REVOLUTIONARY AND POST-REVOLUTIONARY PROCESSES ACROSS THE POST-SOVIET EXPANSE: CAN THEY BE COMPARED? (Ukraine and Kyrgyzstan)
Abstract
Recently the academic and political communities have been showing great interest in the so-called Color Revolutions in the CIS. There are doubts, however, whether the revolutions in Georgia, Ukraine, and Kyrgyzstan can be placed in the same class of political phenomena and whether a comparative analysis can produce any significant results. Anyone willing to compare them should decide, first, whether these events belong to the same class, were caused by similar factors, and produced similar impacts and, second, whether they can be described as revolutions at all.
I would like to discuss this in my article and compare the so-called revolutionary events, their causes, and their consequences in Ukraine and Kyrgyzstan—enough time has elapsed since the regime change in both countries to permit a more or less objective analysis
To understand which factors set the so-called revolutionary processes in motion, we should first compare the two countries’ political and socioeconomic development in the Soviet Union and after its disintegration.
Haunted by the fear of Ukrainian nationalism and wishing to ease the task of governing the republic, the Bolsheviks added several, predominantly Russian, regions to the Ukrainian territory proper. The Donetsk Basin, Novorossia (the Black Sea coast of Russia), and later, in 1954, the Crimea, which never belonged to Ukraine before, became part of it. Today this territory is described as Eastern, or Southeastern Ukraine.

[Extracted data entries]
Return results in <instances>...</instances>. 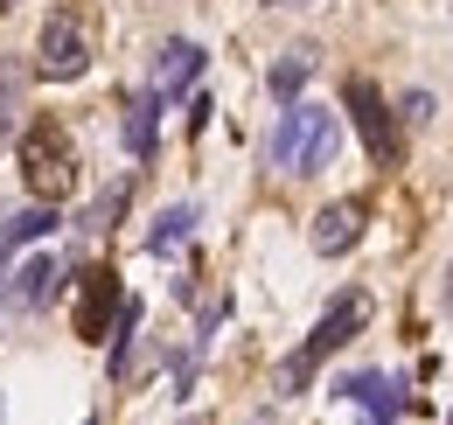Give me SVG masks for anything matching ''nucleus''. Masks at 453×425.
Wrapping results in <instances>:
<instances>
[{
  "instance_id": "12",
  "label": "nucleus",
  "mask_w": 453,
  "mask_h": 425,
  "mask_svg": "<svg viewBox=\"0 0 453 425\" xmlns=\"http://www.w3.org/2000/svg\"><path fill=\"white\" fill-rule=\"evenodd\" d=\"M154 126H161V98L140 91V98L126 105V154L133 160H154Z\"/></svg>"
},
{
  "instance_id": "18",
  "label": "nucleus",
  "mask_w": 453,
  "mask_h": 425,
  "mask_svg": "<svg viewBox=\"0 0 453 425\" xmlns=\"http://www.w3.org/2000/svg\"><path fill=\"white\" fill-rule=\"evenodd\" d=\"M0 7H21V0H0Z\"/></svg>"
},
{
  "instance_id": "16",
  "label": "nucleus",
  "mask_w": 453,
  "mask_h": 425,
  "mask_svg": "<svg viewBox=\"0 0 453 425\" xmlns=\"http://www.w3.org/2000/svg\"><path fill=\"white\" fill-rule=\"evenodd\" d=\"M119 203H126V182H119V189H105V196H98V203L84 210V230H105V223L119 216Z\"/></svg>"
},
{
  "instance_id": "14",
  "label": "nucleus",
  "mask_w": 453,
  "mask_h": 425,
  "mask_svg": "<svg viewBox=\"0 0 453 425\" xmlns=\"http://www.w3.org/2000/svg\"><path fill=\"white\" fill-rule=\"evenodd\" d=\"M50 230H57V203H28V210H14L0 223V244H35Z\"/></svg>"
},
{
  "instance_id": "11",
  "label": "nucleus",
  "mask_w": 453,
  "mask_h": 425,
  "mask_svg": "<svg viewBox=\"0 0 453 425\" xmlns=\"http://www.w3.org/2000/svg\"><path fill=\"white\" fill-rule=\"evenodd\" d=\"M314 63H321V50H314V42H293V50H286L280 63L265 70V84H273V98H280V105H293V98L307 91V77H314Z\"/></svg>"
},
{
  "instance_id": "15",
  "label": "nucleus",
  "mask_w": 453,
  "mask_h": 425,
  "mask_svg": "<svg viewBox=\"0 0 453 425\" xmlns=\"http://www.w3.org/2000/svg\"><path fill=\"white\" fill-rule=\"evenodd\" d=\"M14 112H21V77H0V140H14Z\"/></svg>"
},
{
  "instance_id": "8",
  "label": "nucleus",
  "mask_w": 453,
  "mask_h": 425,
  "mask_svg": "<svg viewBox=\"0 0 453 425\" xmlns=\"http://www.w3.org/2000/svg\"><path fill=\"white\" fill-rule=\"evenodd\" d=\"M335 398H349L356 412H363V425H397V412H404V383L384 370H363V376H342Z\"/></svg>"
},
{
  "instance_id": "9",
  "label": "nucleus",
  "mask_w": 453,
  "mask_h": 425,
  "mask_svg": "<svg viewBox=\"0 0 453 425\" xmlns=\"http://www.w3.org/2000/svg\"><path fill=\"white\" fill-rule=\"evenodd\" d=\"M63 286V266L57 259H28V266L14 272V279H0V293H7V307H21V314H35V307H50Z\"/></svg>"
},
{
  "instance_id": "3",
  "label": "nucleus",
  "mask_w": 453,
  "mask_h": 425,
  "mask_svg": "<svg viewBox=\"0 0 453 425\" xmlns=\"http://www.w3.org/2000/svg\"><path fill=\"white\" fill-rule=\"evenodd\" d=\"M21 174H28V196L35 203H63L70 189H77V160H70V140H63V126H28L21 133Z\"/></svg>"
},
{
  "instance_id": "17",
  "label": "nucleus",
  "mask_w": 453,
  "mask_h": 425,
  "mask_svg": "<svg viewBox=\"0 0 453 425\" xmlns=\"http://www.w3.org/2000/svg\"><path fill=\"white\" fill-rule=\"evenodd\" d=\"M397 119H404V126H426V119H433V91H404Z\"/></svg>"
},
{
  "instance_id": "19",
  "label": "nucleus",
  "mask_w": 453,
  "mask_h": 425,
  "mask_svg": "<svg viewBox=\"0 0 453 425\" xmlns=\"http://www.w3.org/2000/svg\"><path fill=\"white\" fill-rule=\"evenodd\" d=\"M0 419H7V405H0Z\"/></svg>"
},
{
  "instance_id": "7",
  "label": "nucleus",
  "mask_w": 453,
  "mask_h": 425,
  "mask_svg": "<svg viewBox=\"0 0 453 425\" xmlns=\"http://www.w3.org/2000/svg\"><path fill=\"white\" fill-rule=\"evenodd\" d=\"M119 307H126L119 272L91 266V272H84V293H77V335H84V342H105V335H112V321H119Z\"/></svg>"
},
{
  "instance_id": "13",
  "label": "nucleus",
  "mask_w": 453,
  "mask_h": 425,
  "mask_svg": "<svg viewBox=\"0 0 453 425\" xmlns=\"http://www.w3.org/2000/svg\"><path fill=\"white\" fill-rule=\"evenodd\" d=\"M188 230H196V210H188V203H168V210L154 216V230H147V251H154V259H168V251L188 244Z\"/></svg>"
},
{
  "instance_id": "2",
  "label": "nucleus",
  "mask_w": 453,
  "mask_h": 425,
  "mask_svg": "<svg viewBox=\"0 0 453 425\" xmlns=\"http://www.w3.org/2000/svg\"><path fill=\"white\" fill-rule=\"evenodd\" d=\"M363 321H370V300H363V293H335V300L321 307V321H314V335L280 363V398H300V390L314 383V370H321L335 349H349V342L363 335Z\"/></svg>"
},
{
  "instance_id": "1",
  "label": "nucleus",
  "mask_w": 453,
  "mask_h": 425,
  "mask_svg": "<svg viewBox=\"0 0 453 425\" xmlns=\"http://www.w3.org/2000/svg\"><path fill=\"white\" fill-rule=\"evenodd\" d=\"M342 147V119L328 105H307V98H293L280 112V126H273V140H265V160L280 167V174H321Z\"/></svg>"
},
{
  "instance_id": "21",
  "label": "nucleus",
  "mask_w": 453,
  "mask_h": 425,
  "mask_svg": "<svg viewBox=\"0 0 453 425\" xmlns=\"http://www.w3.org/2000/svg\"><path fill=\"white\" fill-rule=\"evenodd\" d=\"M273 7H280V0H273Z\"/></svg>"
},
{
  "instance_id": "5",
  "label": "nucleus",
  "mask_w": 453,
  "mask_h": 425,
  "mask_svg": "<svg viewBox=\"0 0 453 425\" xmlns=\"http://www.w3.org/2000/svg\"><path fill=\"white\" fill-rule=\"evenodd\" d=\"M84 70H91V42H84L77 14H50L42 35H35V77H50V84H77Z\"/></svg>"
},
{
  "instance_id": "20",
  "label": "nucleus",
  "mask_w": 453,
  "mask_h": 425,
  "mask_svg": "<svg viewBox=\"0 0 453 425\" xmlns=\"http://www.w3.org/2000/svg\"><path fill=\"white\" fill-rule=\"evenodd\" d=\"M0 279H7V272H0Z\"/></svg>"
},
{
  "instance_id": "6",
  "label": "nucleus",
  "mask_w": 453,
  "mask_h": 425,
  "mask_svg": "<svg viewBox=\"0 0 453 425\" xmlns=\"http://www.w3.org/2000/svg\"><path fill=\"white\" fill-rule=\"evenodd\" d=\"M203 63H210V50L203 42H188V35H174V42H161L154 50V70H147V91L168 105V98H181V91H196L203 84Z\"/></svg>"
},
{
  "instance_id": "10",
  "label": "nucleus",
  "mask_w": 453,
  "mask_h": 425,
  "mask_svg": "<svg viewBox=\"0 0 453 425\" xmlns=\"http://www.w3.org/2000/svg\"><path fill=\"white\" fill-rule=\"evenodd\" d=\"M314 251L321 259H342V251H356V237H363V203H328V210L314 216Z\"/></svg>"
},
{
  "instance_id": "4",
  "label": "nucleus",
  "mask_w": 453,
  "mask_h": 425,
  "mask_svg": "<svg viewBox=\"0 0 453 425\" xmlns=\"http://www.w3.org/2000/svg\"><path fill=\"white\" fill-rule=\"evenodd\" d=\"M342 112L356 119L370 160H377V167H397V154H404V140H397V112L384 105V91H377L370 77H349V84H342Z\"/></svg>"
}]
</instances>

WHAT YOU SHOULD DO >>
Answer these questions from the text on revolutions in Ukraine and Kyrgyzstan:
(a) Which three countries' revolutions does the text say may not belong to the same class of political phenomena?
(b) In what year did the Crimea become part of Ukraine?
(c) How is the territory the Bolsheviks added to Ukraine described today?

THE COMPLETED TASK >>
(a) Georgia, Ukraine, and Kyrgyzstan.
(b) 1954.
(c) As Eastern, or Southeastern Ukraine.